The raw 2020 Census file counted 2,345 people with the surname Bloss. That is different from the site's living-bearer estimate (2,689), which projects the surname's present-day count by applying the Census frequency rate to the current U.S. population.
It is the Census Bureau's normalized frequency measure. A rate of 0.78 per 100,000 means that if you picked a random group of 100,000 U.S. residents, you would expect about 1 of them to have the surname Bloss.
Between 2010 and 2020, the surname Bloss went from 2,505 recorded bearers to 2,345. That is a decrease of 160 (-6.4%). In the national ranking it fell from #12,411 to #12,588.
Among Census respondents with the surname Bloss, the largest self-reported group is White at 92.4%. The next largest groups are Two or More Races (3.3%) and Hispanic (2.9%). These figures come from the 2020 Census Bureau surname tables, based on how respondents described their own race and ethnicity.
White is the largest self-reported group for the surname Bloss in the 2020 Census, accounting for 92.4% (2,166 people in the source table).
Bloss appears across multiple self-reported groups in the Census data. The largest shares in the 2020 file are White (92.4%), Two or More Races (3.3%), Hispanic (2.9%). For 2020, the source file also published raw headcounts for each group, which is why this page can show both percentages and counts in the ancestry section.
Yes. This page is using the latest surname file currently loaded on Name Census, which is 2020. The historical section above also keeps any older Census surname entries we have for Bloss (2000, 2010, 2020).
No. The Census Bureau only publishes surnames that appeared at least 100 times in a given decennial Census. That means very rare surnames are excluded entirely, and a surname can appear in one Census release but disappear from a later one if it falls below the reporting threshold.
There are two main reasons: rounding and suppression. The Census Bureau rounds published values, and it may suppress very small cells to protect privacy.

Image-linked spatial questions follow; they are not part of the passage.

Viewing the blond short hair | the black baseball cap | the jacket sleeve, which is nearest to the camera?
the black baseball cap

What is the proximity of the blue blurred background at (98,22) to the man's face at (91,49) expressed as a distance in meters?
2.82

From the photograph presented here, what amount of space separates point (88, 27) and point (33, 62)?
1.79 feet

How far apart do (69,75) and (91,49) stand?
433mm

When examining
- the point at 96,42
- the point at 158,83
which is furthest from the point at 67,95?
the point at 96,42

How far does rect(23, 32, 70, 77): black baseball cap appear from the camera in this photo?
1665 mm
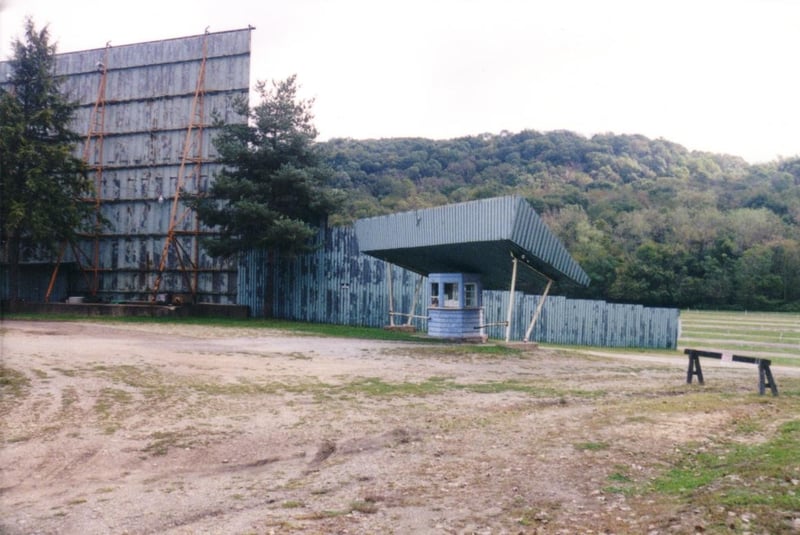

For 2020, the Bureau also published raw group counts rather than direct percentages, so Name Census converts those counts back into shares for comparability across census years.
An English topographic surname referring to someone who lived near an open space in a forest. The fuller origin note on this page goes into more detail.
All surname statistics on Name Census are drawn from the US Census Bureau's decennial surname frequency tables. These files list every surname that appeared 100 or more times in the 2020 Census, along with a count, a per-100,000 rate, and a self-reported demographic breakdown. You can read the full explanation on our methodology page.
For surnames, Name Census does not age cohorts the way it does for first names. Instead, it takes the Census Bureau's published frequency for Bloss (0.78 per 100,000) and applies that rate to the current U.S. resident population to estimate how many living Americans have the surname today.
For a quick modern take, check how common the surname Bloss is on our sister site HowManyOfMe.org.